## [Textauszug]
──────────
Was für eine Aussicht! Über den Dächern von Manhattan scheinen eine Bauarbeiterin und ein Bauarbeiter sich auf ihr Frühstück vorzubereiten, den Hudson bei blauweißem Himmel im Blick. Charles Clyde Ebbets ist wohl das große Vorbild für den französischen Grafiker Vincent Dutrait (LEWIS & CLARK, AUGUSTUS etc.). Er variiert Ebbets bekanntes „Lunch atop a Skyscraper“ und versetzt es mit politisch unzeitgemäßer Korrektheit ins New York der vorletzten Jahrhundertwende.
Der kanadische Autor Chenier La Salle darf sich jedenfalls über eine fantastische Covergestaltung seiner ersten Spieleveröffentlichung NEW YORK 1901 freuen. Auch auf der Rückseite des Spielplans überließ der Verlag blue orange seinem Grafiker Spielräume. Die vier Bilder auf der üblicher Weise einfarbigen Rückseite sehen wie weitere Coverentwürfe aus, die zwar nicht ganz mit der ausgewählten Fassung mithalten können, aber durchaus Atmosphäre besitzen.
Der Bauboom zu Beginn der 20. Jahrhunderts hat es La Salle angetan. Er lässt zwei bis vier Bauunternehmer Anteil am Hochhausbau in New York nehmen. So begeistert wir Spieler erst einmal vom Cover sind, so ernüchternd kommt dann das reine Spiel eher abstrakt daher. Es läuft nur zweidimensional mit Legeplättchen ab. Immerhin ist unser Punkteanzeiger ein nicht ganz zeitgemäßes Abbild des Empire State Buildings, da es erst 30 Jahre nach der Bautätigkeit im Spiel errichtet wurde.
──────────
## [Aufgabe 1]
Übertrage den Satz „Er lässt zwei bis vier Bauunternehmer Anteil am Hochhausbau in New York nehmen.“ aus der Spielbesprechung zu NEW YORK 1901 ins Englische.

## [Vorliegende Datensätze]
──────────
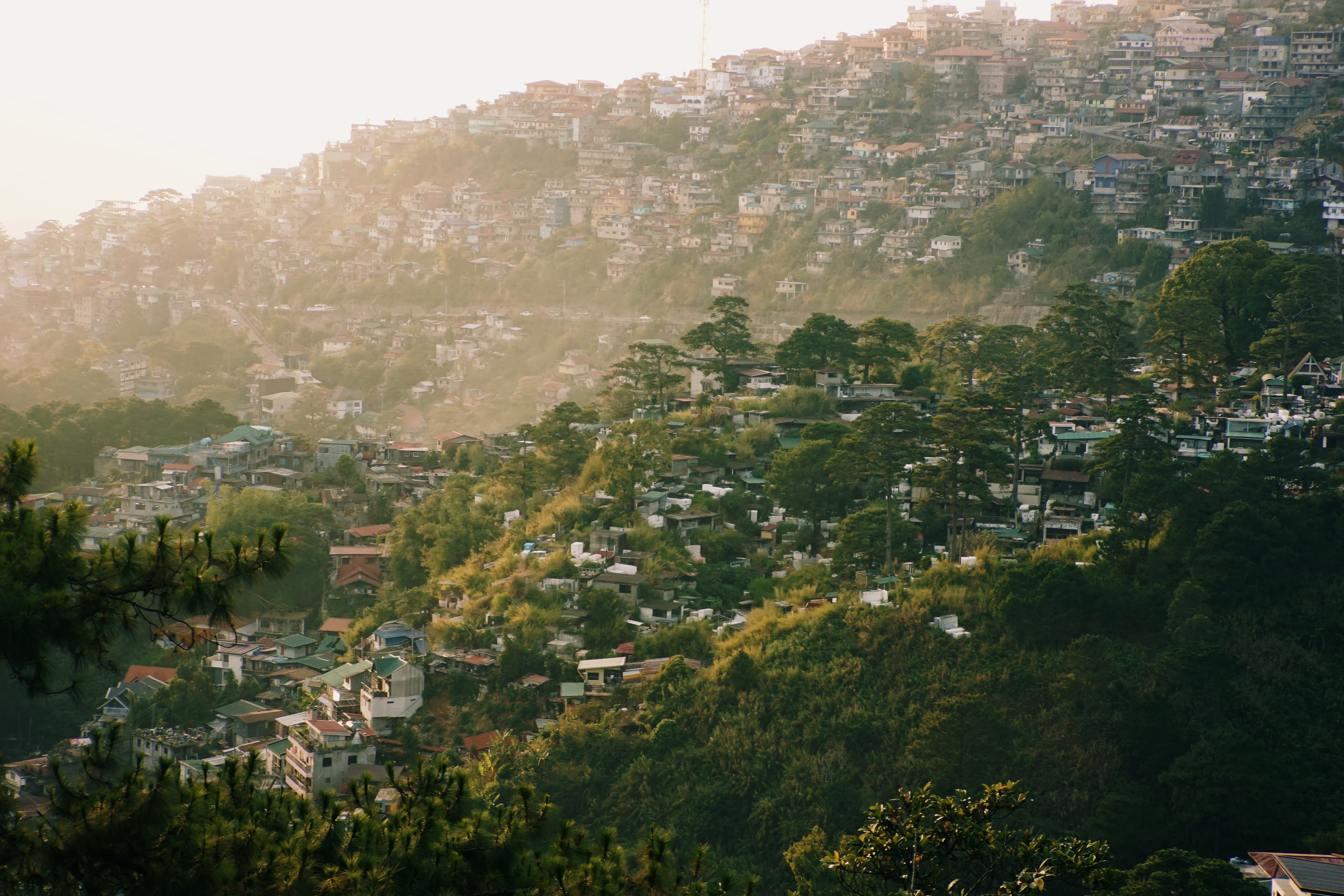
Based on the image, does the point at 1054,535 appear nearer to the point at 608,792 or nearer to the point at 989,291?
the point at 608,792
──────────
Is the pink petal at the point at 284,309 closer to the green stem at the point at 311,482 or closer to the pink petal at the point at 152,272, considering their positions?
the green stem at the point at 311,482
──────────
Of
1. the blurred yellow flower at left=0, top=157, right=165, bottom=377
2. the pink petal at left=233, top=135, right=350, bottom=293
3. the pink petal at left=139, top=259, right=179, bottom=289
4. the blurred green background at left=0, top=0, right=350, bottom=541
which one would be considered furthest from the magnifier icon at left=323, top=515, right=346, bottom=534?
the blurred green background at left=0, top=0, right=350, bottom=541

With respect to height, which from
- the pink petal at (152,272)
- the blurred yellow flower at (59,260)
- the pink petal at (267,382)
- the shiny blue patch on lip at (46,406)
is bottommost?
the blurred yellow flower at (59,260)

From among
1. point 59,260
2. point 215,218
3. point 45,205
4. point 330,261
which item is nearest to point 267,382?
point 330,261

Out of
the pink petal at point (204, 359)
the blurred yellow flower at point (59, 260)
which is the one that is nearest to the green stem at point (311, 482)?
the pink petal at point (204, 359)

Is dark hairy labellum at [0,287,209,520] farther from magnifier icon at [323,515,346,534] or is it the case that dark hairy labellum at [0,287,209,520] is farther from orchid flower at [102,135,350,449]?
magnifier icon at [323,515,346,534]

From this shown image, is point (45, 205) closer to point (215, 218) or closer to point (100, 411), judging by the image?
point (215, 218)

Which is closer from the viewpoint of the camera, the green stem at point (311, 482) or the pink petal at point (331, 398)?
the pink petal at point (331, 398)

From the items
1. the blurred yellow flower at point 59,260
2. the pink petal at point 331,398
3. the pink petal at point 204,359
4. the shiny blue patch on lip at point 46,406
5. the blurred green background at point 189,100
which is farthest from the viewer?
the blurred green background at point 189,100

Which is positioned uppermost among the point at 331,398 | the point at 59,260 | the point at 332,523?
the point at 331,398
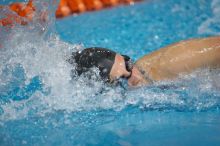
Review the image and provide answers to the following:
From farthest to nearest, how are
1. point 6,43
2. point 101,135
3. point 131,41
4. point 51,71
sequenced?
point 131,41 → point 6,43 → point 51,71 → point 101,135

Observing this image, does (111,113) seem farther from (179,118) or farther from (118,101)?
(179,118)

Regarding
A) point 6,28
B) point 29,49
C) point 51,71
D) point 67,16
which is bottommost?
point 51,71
──────────
## [Aufgabe 2]
Sammle aus den Datensätzen jede Zeile, in der die Zeichenfolge „magnifier“ vorkommt. Groß- und Kleinschreibung ist dabei zu beachten.

## [Antwort 1]
He lets two to four building contractors take part in skyscraper construction in New York.

## [Antwort 2]
which one would be considered furthest from the magnifier icon at left=323, top=515, right=346, bottom=534?
Is dark hairy labellum at [0,287,209,520] farther from magnifier icon at [323,515,346,534] or is it the case that dark hairy labellum at [0,287,209,520] is farther from orchid flower at [102,135,350,449]?
magnifier icon at [323,515,346,534]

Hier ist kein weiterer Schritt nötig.